I’m overstating issues, positive: Reiner, who died Monday at age 98, was one in all a gaggle of pioneers who outlined the medium in its early years. (A number of of them, together with Sid Caesar and Mel Brooks, did a few of their greatest work with him.) I’m additionally underneathstating issues: Reiner’s legacy prolonged to comedy albums and movie — he was even a lively presence on Twitter till his final hours on Earth.
However Reiner’s appearing and writing in tv’s early days (“Caesar’s Hour,” “Your Present of Exhibits”) helped outline what TV would grow to be. It will be playful, experimental, fast-paced. It will be mouthy and expressive, a medium that blew your lapels again.
It will even be self-referential. TV was an eyeball that liked to take a look at itself. It was a cultural pressure that was altering us rather a lot in just a little time, reconfiguring house life and routines, rewiring our metabolism and creating a whole trade devoted to creating that little field discuss from morning to nighttime. TV introduced us the world, and that world was more and more made by TV.
And Reiner’s landmark creation, “The Dick Van Dyke Present,” which ran for 5 seasons beginning in 1961, was the primary nice TV sitcom about TV.

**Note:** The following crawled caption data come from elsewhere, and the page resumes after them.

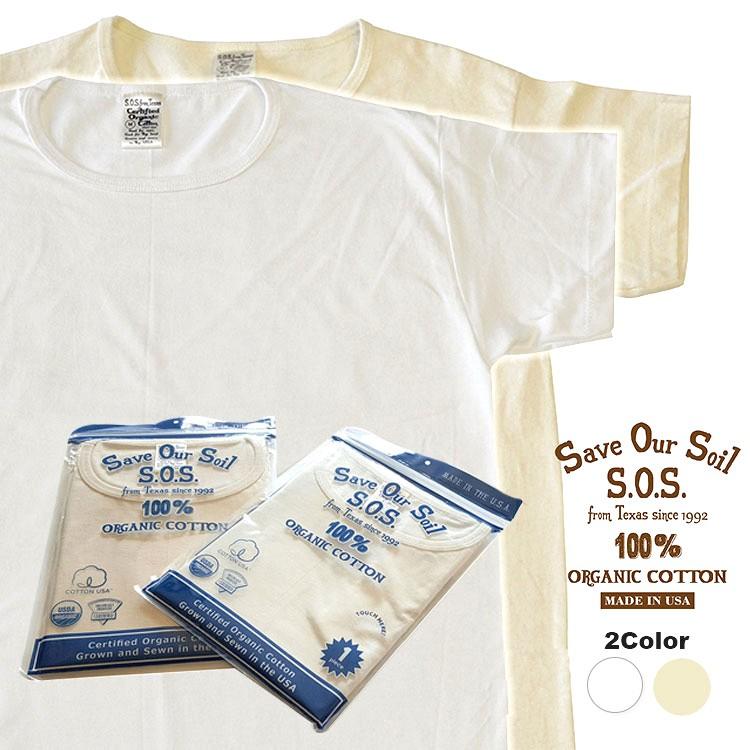 S/S SCOOP TEE ST-2000 オーガニック コットン ティー シャツ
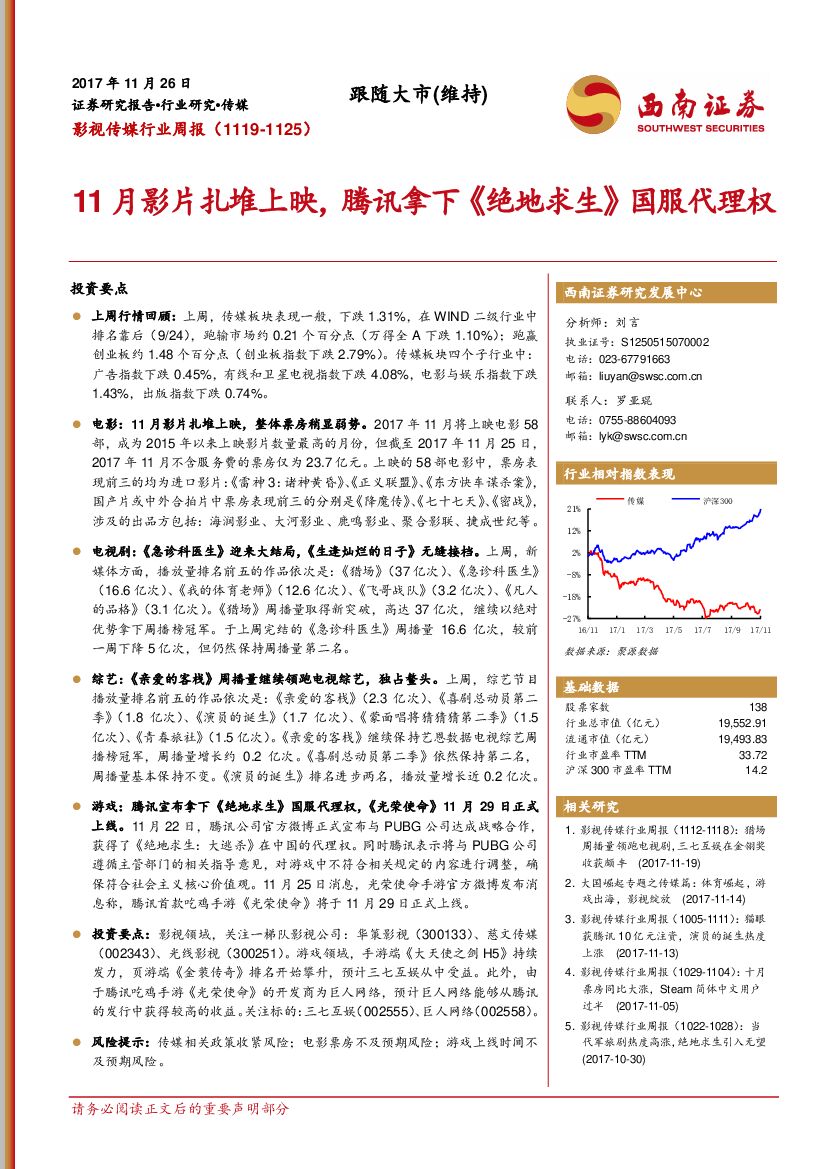 西南证券:影视传媒行业周报:11月影片扎堆上映,腾讯拿下《绝地求生》国服代理权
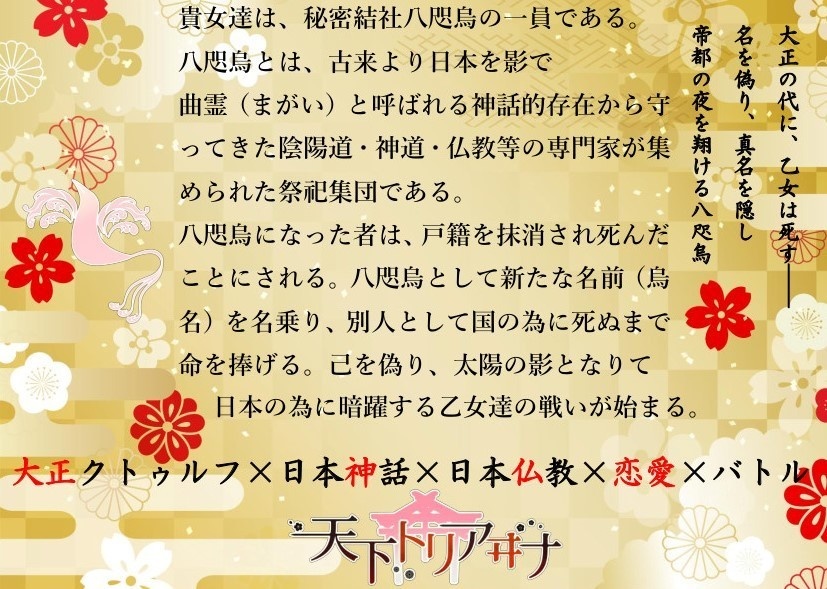 CoCキャンペーン『天下トリアヰナ』SPLL:E107276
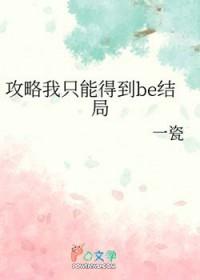 排球少年攻手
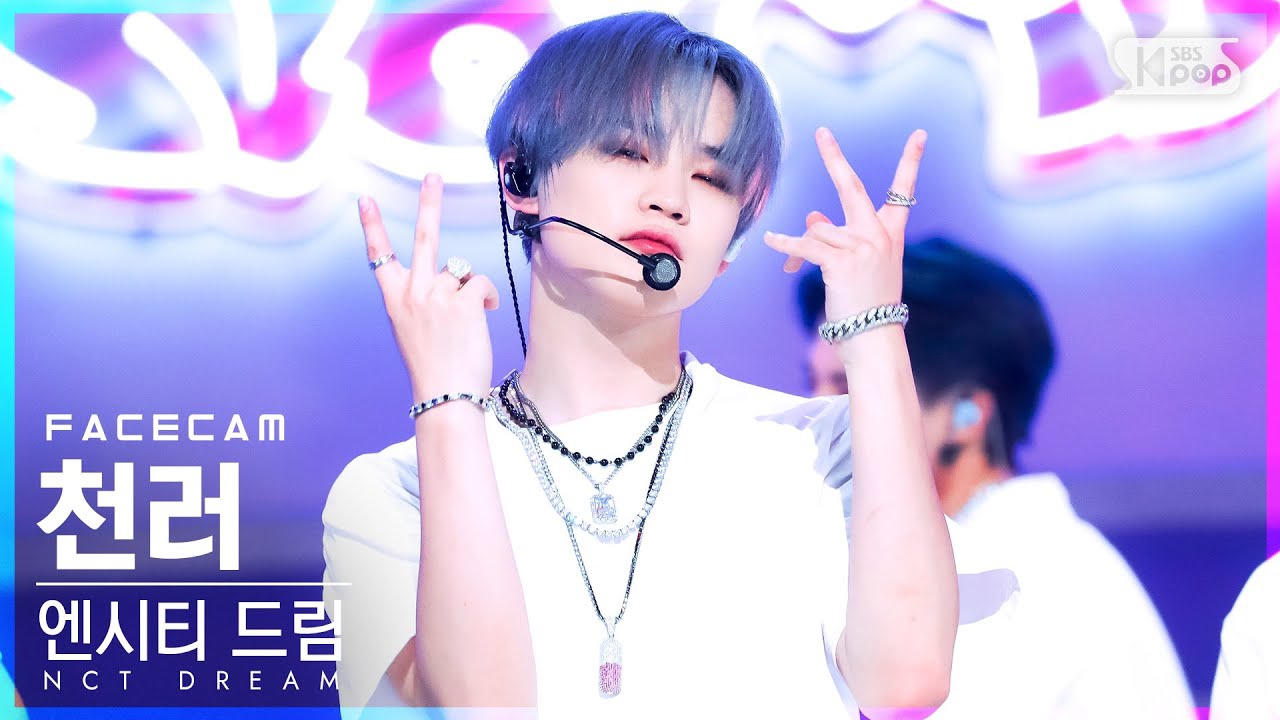 Latest photo of Chenle (NCT DREAM)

It wasn’t solely that — it was additionally a classy suburban married-life comedy powered by the how-were-we-ever-so-lucky pairing of Van Dyke and Mary Tyler Moore. However the office half of this hybrid, about Rob Petrie’s experiences within the pressure-cooker writers’ room of the fictional “Alan Brady Present,” set the template for behind-the-cameras comedies together with “30 Rock” and Moore’s personal self-titled present within the 1970s.
Carl Reiner was Rob Petrie; the office expertise and conditions drew on his expertise as a TV actor after which author within the 1950s. However he couldn’t be Rob Petrie. He tried, taking part in the lead within the failed 1960 pilot for “Head of the Household.” (Audiences, he later mentioned frankly, had been too used to seeing him as a “second banana.”) Van Dyke’s charisma and jack-in-the-box bodily comedy because the recast lead gave Reiner a extra telegenic avatar.

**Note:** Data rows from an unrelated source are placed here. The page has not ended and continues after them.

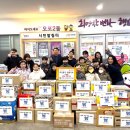 사랑나눔에덴복지 | [경기광주 버니베어] 2025학년도 이웃 사랑 마음 나눔 기부 활동 후기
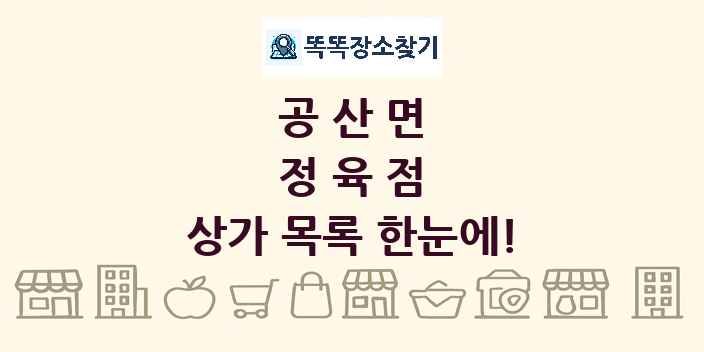 공산면 정육점 상가 목록 및 정보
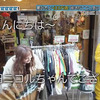 R-1（令和元年）（3月11日 月曜日　晴れ）第312話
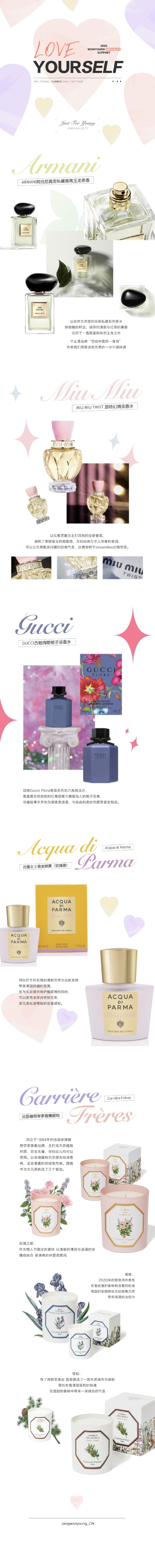 17살 아이즈원 장원영 중국 생일서포트.....JPG (스압) | 인스티즈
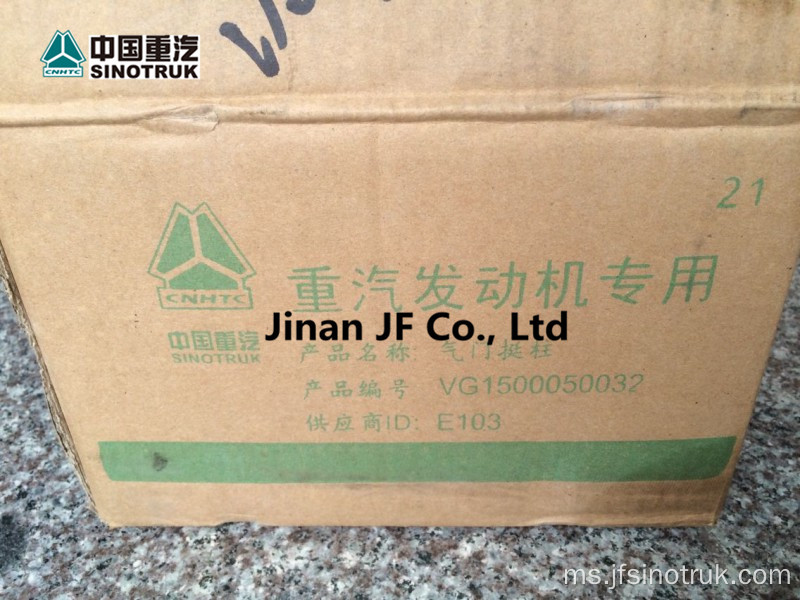 VG1246040001 Howo A7 Discharge Pipe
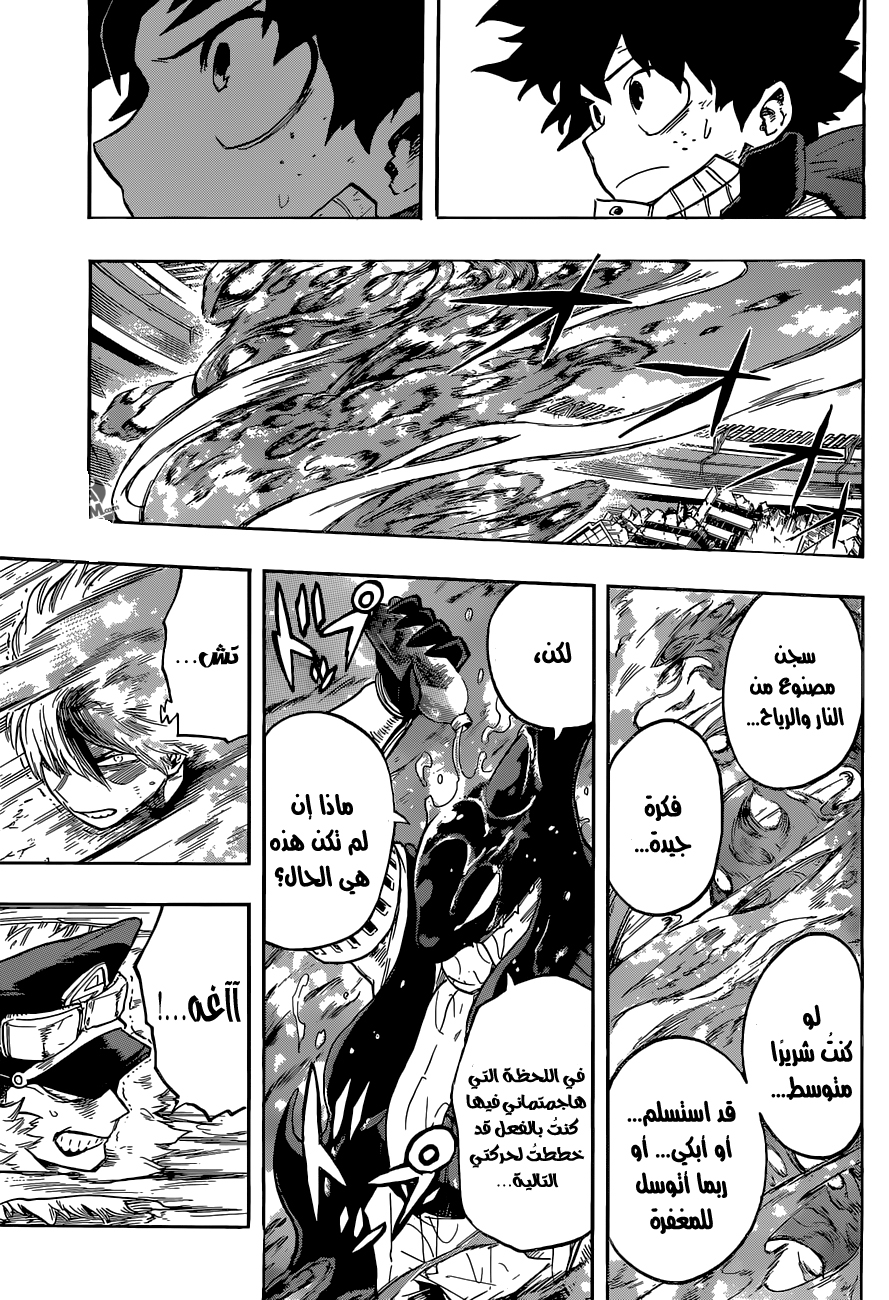 Read Boku no Hero Academia AR Manga Online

As a substitute, Reiner grew to become the star-within-a-show, the shouty, egotistic boss who saved Rob dancing on eggshells. The position wouldn’t make Reiner a family face. Simply the other. Within the early seasons of the present, Brady held court docket and berated his writers shot from behind, so viewers knew him solely from the again of his bald (or toupéed) head. (“Seinfeld” would echo the gadget a long time later with its depiction of George Steinbrenner, voiced by Larry David and embodied by Lee Bear, his again to the digital camera.)

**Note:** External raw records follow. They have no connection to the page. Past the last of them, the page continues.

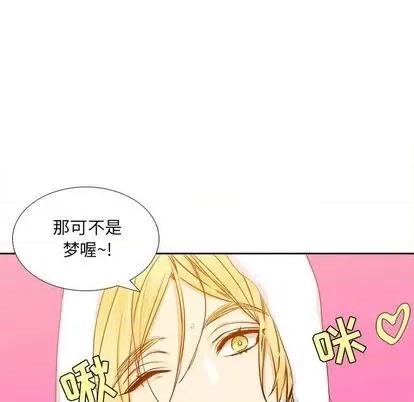 腹黑年下男 腹黑年下男 | 第27章 第59页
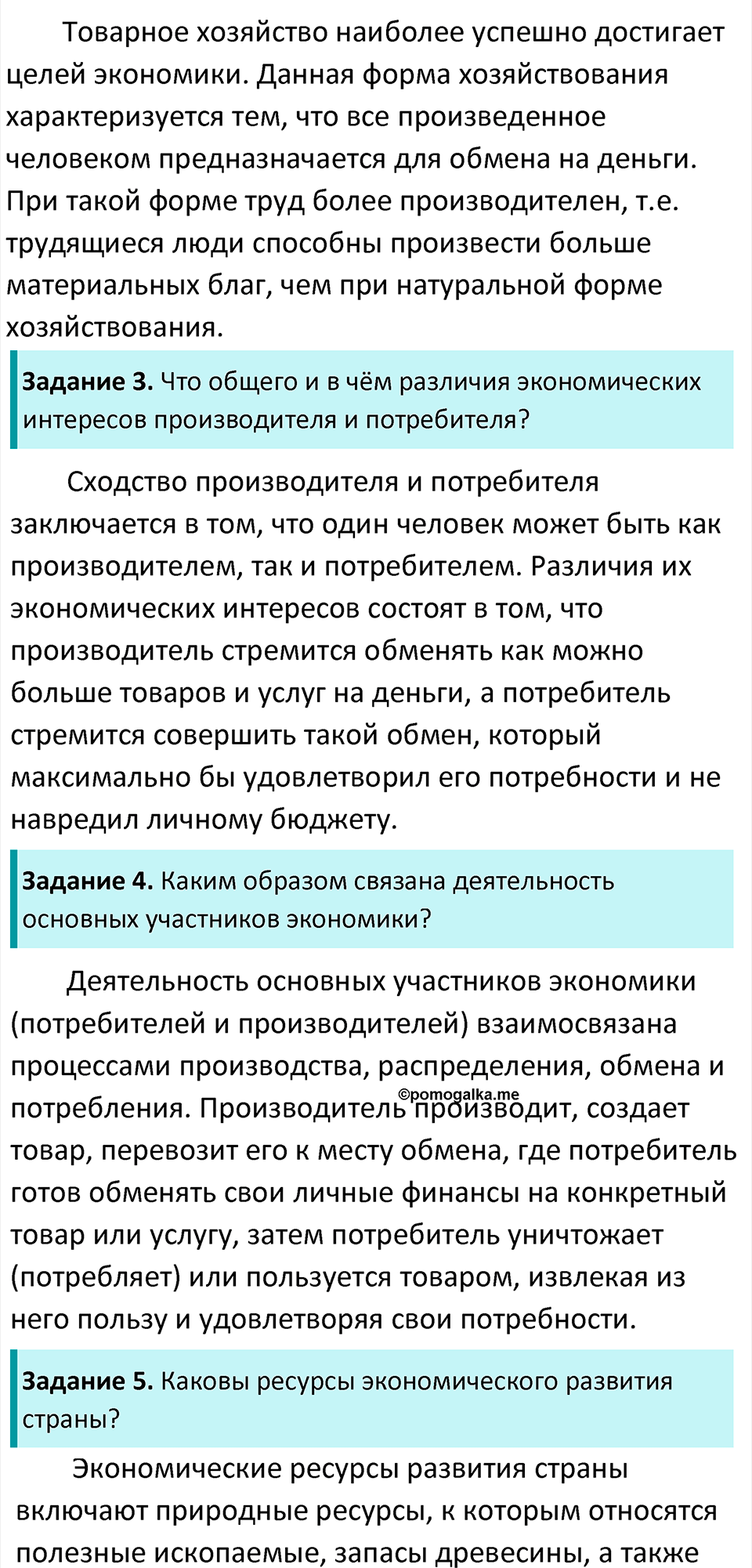 Страница 130 - ГДЗ по обществознанию 6 класс Боголюбов учебник 2023 год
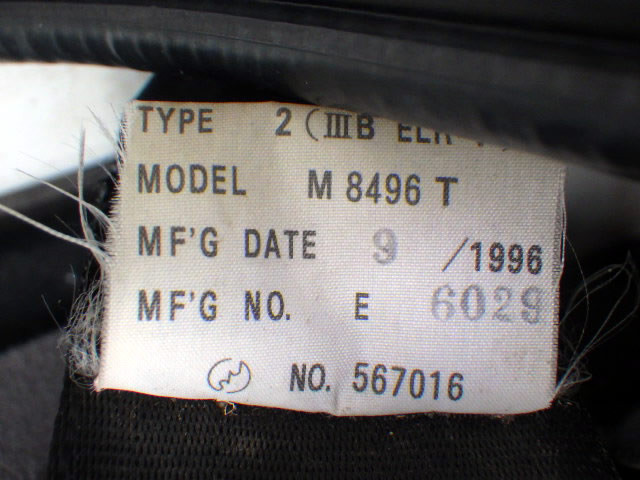 1996 Mitsubishi Minicab Truck U42T (UW-6a195292562d1)[16]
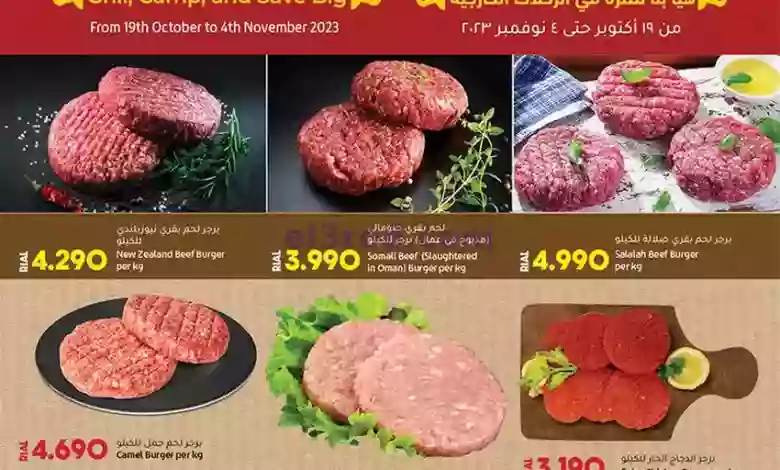 عروض لولو عمان|حتى 4-11-2023|يلا نذهب للنزهات el3rod.com00001-786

The gadget was a masterstroke. It made Reiner’s lack of distinction distinctive. He was not a second banana however an indignant gentle bulb, radiating his peevish glare on all his underlings. Reiner — with a legendary forged at his disposal, together with Morey Amsterdam and Rose Marie as Rob’s writers’ room comrades — used himself sparingly. However when known as on, that bald head shone.
Reiner, a performer earlier than he was a writer-creator, was usually often called a straight man, as when he teed up questions for his pal Brooks of their “2,000-Year-Old Man” routine. However as Alan Brady, an outsized tyrant (an ironic position for a person broadly eulogized as a mensch), he was everybody’s worst boss, and the personification of the brand new, high-stakes medium and enterprise.
In “When a Bowling Pin Talks, Hear,” from Season 2, he sits in a barber’s chair like a king, being primped by three attendants, when Rob and his co-workers interrupt to inform him that they’ve by accident plagiarized a sketch. Brady erupts, solves the issue with a blustery telephone name and swaggers out the door, his barber carrying his toupee. At one level, Reiner and Van Dyke appear to pressure to not break character and crack up — the TV Reiner and the precise Reiner every taken in by the opposite’s act.
In fact, whereas taking part in Brady indulged Reiner’s showboating aspect, in the long run he actually was Rob Petrie, a author who constructed a life out of comedy. Reiner’s means to know Rob each as stressed-out staffer and amiable household man gave “The Dick Van Dyke Present” a generosity that later, dyspeptic inside-TV satires lacked.
Sitcoms usually break down between home and office premises, however one measure of “The Dick Van Dyke Present” was that it was concurrently one of many most interesting examples of each, for which we have now to thank Carl Reiner for writing what he knew. TV was his enterprise, however it was additionally his house.